The foreign investors continued pulling funds out of the DSE due mainly to prolonged bearish trend at the market, causing the key index, DSEX, to shed 148 points in the period between August 29 and September 30 and 988 points since February this year.
Market experts said that lack of confidence of investors in the market resulted in the continued share sales by the local and foreign investors.
They said that the practices of falsifying financial documents by the listed companies, widespread wrongdoings, asymmetric regulatory approach and approval of weak initial public offerings were blamed for the decline in the investors’ confidence level.
The investors, especially the foreign ones, mainly depend of the financial disclosures of the listed entities to make investment decisions, said market experts, adding that if they found that the statements were fabricated, they shied away from the market.
Former adviser to an interim government Mirza Azizul Islam told New Age that the foreign investors couldn’t gain confidence as the local investors were not showing confidence in the market.
Mirza Aziz, also a former BSEC chairman, said the continued downward trend at the market made them jittery on the trading floor.
Besides, the unpredictable rules and decisions by the regulatory bodies also irked the foreigners.

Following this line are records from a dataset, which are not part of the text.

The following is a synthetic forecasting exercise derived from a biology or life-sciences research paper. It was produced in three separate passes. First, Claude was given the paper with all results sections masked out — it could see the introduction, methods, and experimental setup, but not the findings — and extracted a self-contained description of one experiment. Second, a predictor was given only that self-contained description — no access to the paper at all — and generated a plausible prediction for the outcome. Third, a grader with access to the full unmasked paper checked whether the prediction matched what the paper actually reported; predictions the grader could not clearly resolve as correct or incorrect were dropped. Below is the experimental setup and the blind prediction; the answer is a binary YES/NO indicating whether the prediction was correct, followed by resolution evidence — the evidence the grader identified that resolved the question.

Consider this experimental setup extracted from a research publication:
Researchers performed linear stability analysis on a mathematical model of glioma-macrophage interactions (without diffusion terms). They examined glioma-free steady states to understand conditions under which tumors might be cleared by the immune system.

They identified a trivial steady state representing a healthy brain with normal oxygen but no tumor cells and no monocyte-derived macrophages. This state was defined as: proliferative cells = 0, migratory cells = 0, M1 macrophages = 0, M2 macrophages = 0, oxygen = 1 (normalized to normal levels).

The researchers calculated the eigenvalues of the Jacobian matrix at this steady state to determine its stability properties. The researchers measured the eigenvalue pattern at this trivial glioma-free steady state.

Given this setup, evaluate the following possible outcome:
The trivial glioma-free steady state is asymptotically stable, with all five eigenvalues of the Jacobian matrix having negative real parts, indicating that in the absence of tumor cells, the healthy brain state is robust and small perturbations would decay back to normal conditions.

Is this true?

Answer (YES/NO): NO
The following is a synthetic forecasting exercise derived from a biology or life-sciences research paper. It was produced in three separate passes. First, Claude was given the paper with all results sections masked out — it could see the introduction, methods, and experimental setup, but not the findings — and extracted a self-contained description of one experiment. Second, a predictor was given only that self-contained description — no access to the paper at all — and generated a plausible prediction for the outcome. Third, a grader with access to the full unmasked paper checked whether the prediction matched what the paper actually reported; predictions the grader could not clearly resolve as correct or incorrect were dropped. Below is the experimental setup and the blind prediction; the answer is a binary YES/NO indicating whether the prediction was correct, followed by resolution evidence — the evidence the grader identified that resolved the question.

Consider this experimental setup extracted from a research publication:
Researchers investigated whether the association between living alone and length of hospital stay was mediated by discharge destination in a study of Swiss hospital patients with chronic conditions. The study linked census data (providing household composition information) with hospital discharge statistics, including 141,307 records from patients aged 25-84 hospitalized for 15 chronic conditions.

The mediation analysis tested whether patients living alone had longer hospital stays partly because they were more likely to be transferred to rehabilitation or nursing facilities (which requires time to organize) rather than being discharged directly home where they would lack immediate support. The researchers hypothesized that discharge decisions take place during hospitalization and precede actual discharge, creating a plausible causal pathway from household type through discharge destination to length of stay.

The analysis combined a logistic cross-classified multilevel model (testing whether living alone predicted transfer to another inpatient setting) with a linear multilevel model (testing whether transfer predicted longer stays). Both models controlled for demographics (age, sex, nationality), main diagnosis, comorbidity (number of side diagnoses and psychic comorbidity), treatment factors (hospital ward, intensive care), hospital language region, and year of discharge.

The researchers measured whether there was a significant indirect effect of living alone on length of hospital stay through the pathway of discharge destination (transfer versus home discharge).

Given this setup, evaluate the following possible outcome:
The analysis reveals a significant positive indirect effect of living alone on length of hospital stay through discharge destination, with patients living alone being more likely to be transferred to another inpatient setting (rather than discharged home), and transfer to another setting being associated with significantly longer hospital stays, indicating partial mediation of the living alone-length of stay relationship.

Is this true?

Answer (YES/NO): YES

The Grameenphone’s tussle with the Bangladesh Telecommunication and Regulatory Commission over audit claim made them nervous.

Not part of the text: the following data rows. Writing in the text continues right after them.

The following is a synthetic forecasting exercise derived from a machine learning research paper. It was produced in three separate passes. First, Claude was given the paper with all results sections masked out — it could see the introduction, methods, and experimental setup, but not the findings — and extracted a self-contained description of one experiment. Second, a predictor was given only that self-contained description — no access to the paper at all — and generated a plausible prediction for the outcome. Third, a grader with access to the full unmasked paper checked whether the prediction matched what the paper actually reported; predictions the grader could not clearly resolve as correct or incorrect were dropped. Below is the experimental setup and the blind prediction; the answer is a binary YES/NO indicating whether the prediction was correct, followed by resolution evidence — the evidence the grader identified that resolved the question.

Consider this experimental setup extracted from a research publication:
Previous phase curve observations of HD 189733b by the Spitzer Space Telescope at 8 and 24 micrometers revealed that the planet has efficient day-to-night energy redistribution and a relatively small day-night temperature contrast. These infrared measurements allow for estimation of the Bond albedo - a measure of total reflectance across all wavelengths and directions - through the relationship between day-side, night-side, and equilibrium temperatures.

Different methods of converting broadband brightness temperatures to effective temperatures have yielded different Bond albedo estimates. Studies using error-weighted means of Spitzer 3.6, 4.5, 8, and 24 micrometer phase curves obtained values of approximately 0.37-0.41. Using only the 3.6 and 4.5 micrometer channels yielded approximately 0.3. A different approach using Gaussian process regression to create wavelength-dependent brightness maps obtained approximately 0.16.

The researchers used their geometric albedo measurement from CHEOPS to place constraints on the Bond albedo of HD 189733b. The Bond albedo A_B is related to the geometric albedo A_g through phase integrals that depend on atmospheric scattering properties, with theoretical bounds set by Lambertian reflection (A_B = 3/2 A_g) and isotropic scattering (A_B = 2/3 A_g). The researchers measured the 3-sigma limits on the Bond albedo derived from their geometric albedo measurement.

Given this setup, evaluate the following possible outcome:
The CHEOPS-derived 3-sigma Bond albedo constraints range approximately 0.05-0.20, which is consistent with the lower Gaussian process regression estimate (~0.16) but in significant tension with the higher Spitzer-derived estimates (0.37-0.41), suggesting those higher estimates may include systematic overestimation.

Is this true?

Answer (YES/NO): NO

The recent plunge in the share prices of the largest capitalised company at the market also contributed to the non-stop fall at the market, market operators said.
The volatility in the financial sector also reduced investment capacity of the institutional investors that played a key role in the continued plunge in the stock prices.
Market operators said that the government failed to bring down the banks’ non-performing loans and such loans were rising, which made the country’s financial sector volatile.
In August, the foreign investors sold shares worth Tk 279 crore and bought shares worth Tk 176.78 crore.
The net foreign investment position was Tk 105 crore negative in June, Tk 65 crore negative in May, Tk 154 crore negative in April and Tk 123 crore negative in March this year.
Despite some regulatory attempts to revive investors’ confidence, the market did not turn around, market operators said.
The total foreign turnover on the DSE plunged to Tk 575.93 crore in September from that of Tk 456.09 crore in the previous month.
The net foreign investment was Tk 593.47 crore negative in 2018 with nine months of decline on political uncertainties surrounding the December 30 national elections. After the elections, the foreign investors had moved to buy shares heavily in January and February with an expectation that the market would turn around.
Before 2018, the net overseas investment at the bourse was Tk 676.58 crore negative in the year of market crash (2010).